◆ Extrait proposé ◆
-=-=-=-=-
L’Invention du Désert se distingue par « le procédé du télescopage qui permet de créer un semblant d’unité dans une œuvre morcelée, fruit du délire de l’auteur-narrateur. L’Invention est le récit des espaces. L’espace-texte correspond à des espaces extérieurs. Il y a, dans ce roman, quatre parties. Chacune d’elles se déroule dans un espace précis : la première partie se déroule à Paris, la seconde dans le désert maghrébin, la troisième dans le désert de l’Arabie et la dernière en Kabylie ». (Belkhous, 2012 p. 41)[2]. Bien que ces quatre espaces se télescopent dans la totalité du texte, le lien métonymique demeure l’Histoire. La quête de la mémoire collective se trouve être le sujet nodal dans L’Invention du Désert.

Le roman relate le processus mémorial du narrateur qui, exilé en France, à Paris, opère un retour imaginaire vers sa terre de naissance, le désert algérien, grâce aux souvenirs enfouis au fond de sa mémoire. Paris lui semble étrangère, froide et inhospitalière. Ainsi, il vit le départ de son pays natal comme une séparation, voire une rupture douloureuse. Le sentiment de tristesse et de mélancolie transparaît à travers une écriture dominée par le champ lexical de la désolation : « Mais l’hiver ici est un hiver de pavés chauves, impitoyables de rectitude. Sans place pour les monticules buissonneux où se fourvoient les oiseaux morts. Il y a tellement de gel sous la peau et de solitude derrière les fenêtres closes » (Djaout, 1987, p. 13).
-=-=-=-=-
◆ Informations fournies ◆
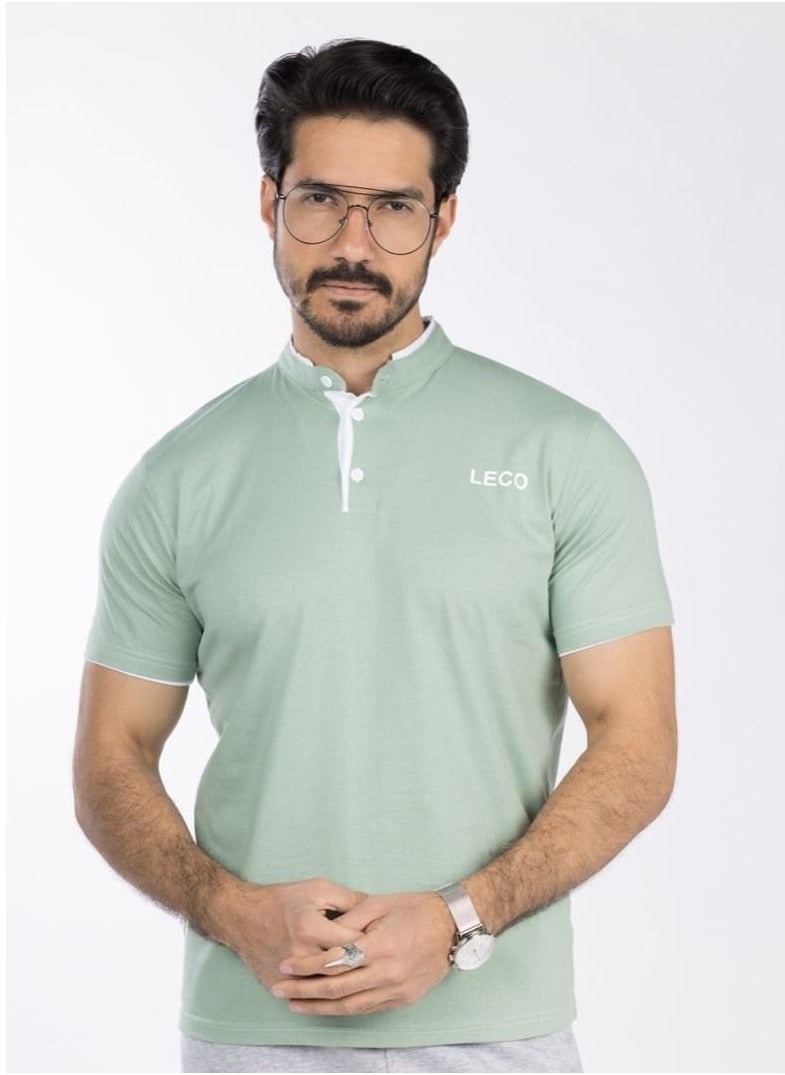 lecoo Men's summer cotton T-shirt - half sleeves  - Image 1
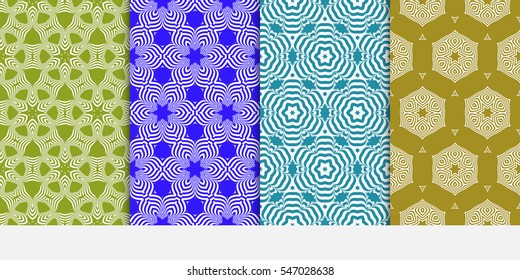 set of decorative floral ornament. vector illustration. for interior design, wallpaper, paper fill.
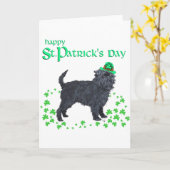 Carte Saint-Patrick Affenpinscher (Fleur jaune)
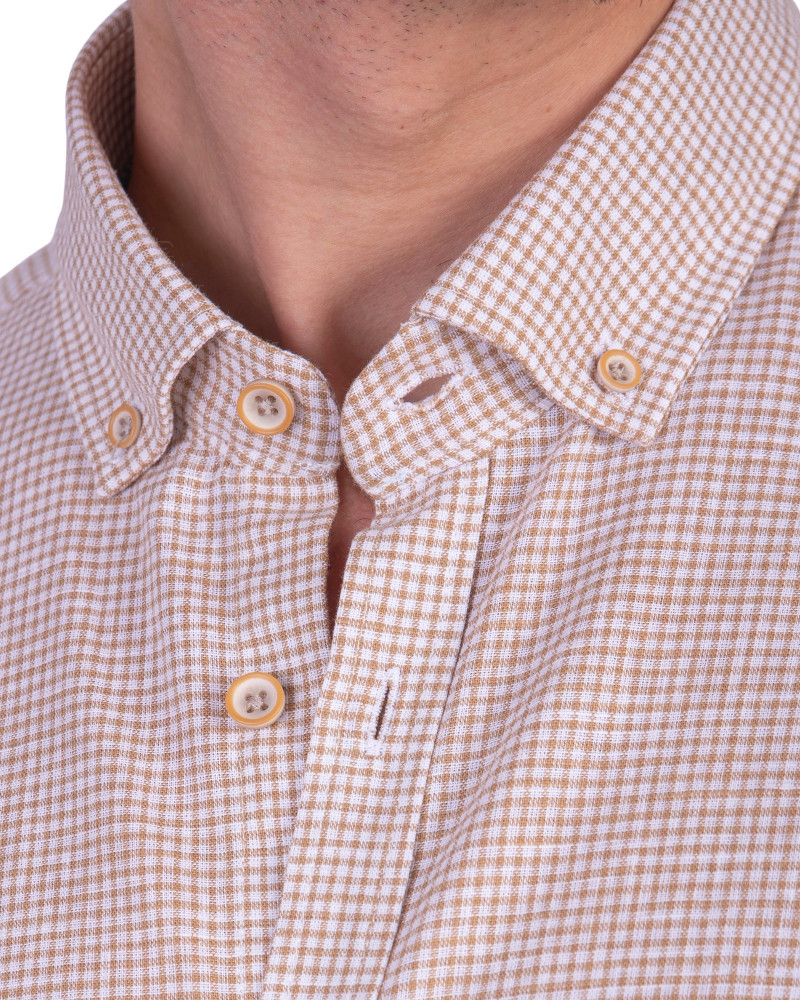 Camisa algodón-lino rayas con cuello botón | Camisería La Española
-=-=-=-=-
◆ Objet de la tâche ◆
Pourriez-vous prolonger l’extrait consacré à L’Invention du Désert en reprenant juste après sa dernière phrase ?

◆ Réponse à fournir ◆
Les vocables « hiver », « chauves », « impitoyables », « rectitude », « morts », « gel », « solitude », « closes », témoignent de la monotonie de l’environnement : « Le désert, image obsessionnelle, hante déjà les premières pages du roman. Seul à Paris parmi la foule anonyme, le narrateur se trouve comme perdu au milieu d’un désert, un désert triste et froid qui l’incite à se projeter dans un autre désert et une autre époque : le Maghreb d’Ibn Toumert. L’auteur-personnage-narrateur y intègre également son histoire personnelle. C’est le sens à donner au récit autobiographique qui occupe une partie importante du roman grâce à une poétique historique fort présente dans le texte »[3].

Paris est représentée comme un nouveau désert pour le narrateur et est évoquée de manière distincte par l’œil de l’exilé. Ainsi, dès les premières pages, le roman révèle son double intérêt didactique et historique : le narrateur nous donne à découvrir des discours qui témoignent de l’état d’esprit vis-à-vis de la France (et de l’Europe en général) régnant en Algérie dans les années quatre-vingt : « Un paradis, l’Europe ! On y est soustrait aux traces, aux faims, aux vermines, aux médisances. Dieu doit y avoir ses quartiers. J’espère que vous nous y rejoindrez tous un jour. Chacun a sa chance en ce bas monde » (Djaout, 1987, p. 11). De la même façon, est mis en fonctionnement le discours direct rapporté : « Un autre exultait : Quelle merveille que ce pays-là ! Un simple ticket à quelques centimes et tu passes toute la journée sous terre à voyager d’un train à l’autre » (Djaout, 1987, p. 12).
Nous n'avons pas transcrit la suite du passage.